Smad3 promotes hepatocellular apoptosis and hepatic fibrogenesis following chronic cholestasis

TGFβ signaling through Smad3 plays a multifunctional role within the liver, promoting myofibroblast production of collagen and inducing hepatocellular apoptosis. The purpose of the current study was to evaluate the importance of Smad3 signaling during chronic cholestasis. Wild type (wt) or Smad3 −/− mice were subjected to ligation of the common bile duct (BDL) or sham surgery and allowed to recover.
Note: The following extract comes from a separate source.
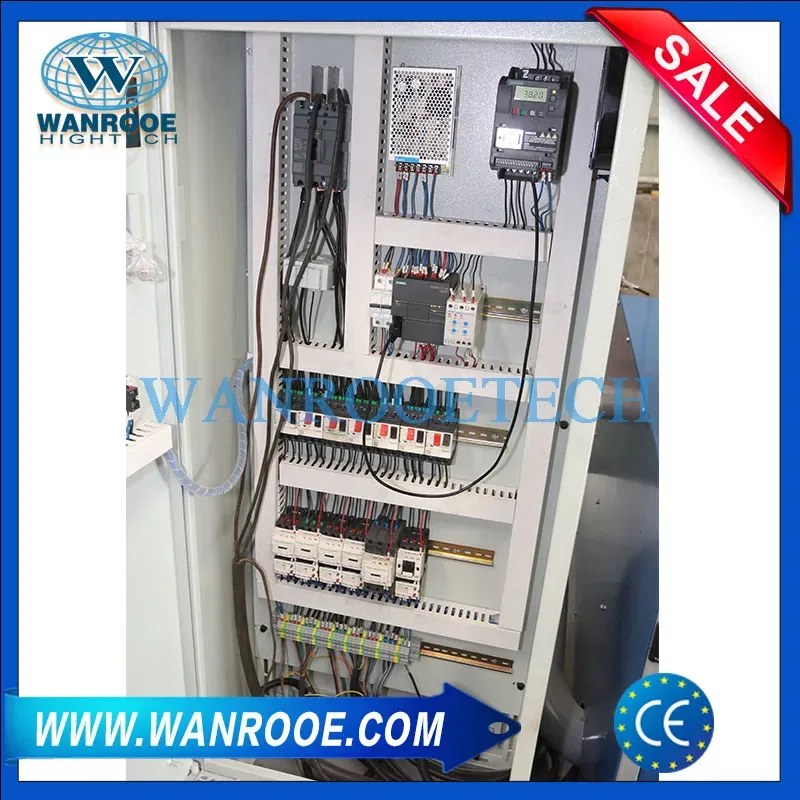 Recycling Cable Granulator Machine for Electric Copper and Aluminum Wire Scrap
Twenty one days following BDL, wt mice presented with significant increases in serum transaminases and hepatocellular apoptosis as assessed by terminal UTP nick end labeling (TUNEL) as well as significant myofibroblast activation and hepatic collagen deposition. Smad3 −/− mice subjected to the same duration of cholestasis present with significant reductions in hepatocellular injury as assessed by serum aspartate aminotransferase levels and reduced hepatocellular apoptosis, findings which correlated with reduced collagen deposition but similar stellate cell activation. Together, these data demonstrate the importance of Smad3 signaling not only in the production of collagen by intrahepatic myofibroblasts but also in the induction of hepatocellular apoptosis following chronic cholestasis. Interruption of TGFβ signaling may therefore represent an important therapeutic target for the treatment of both hepatocellular injury and tissue fibrosis. This work was supported by NIH grant AA0014243.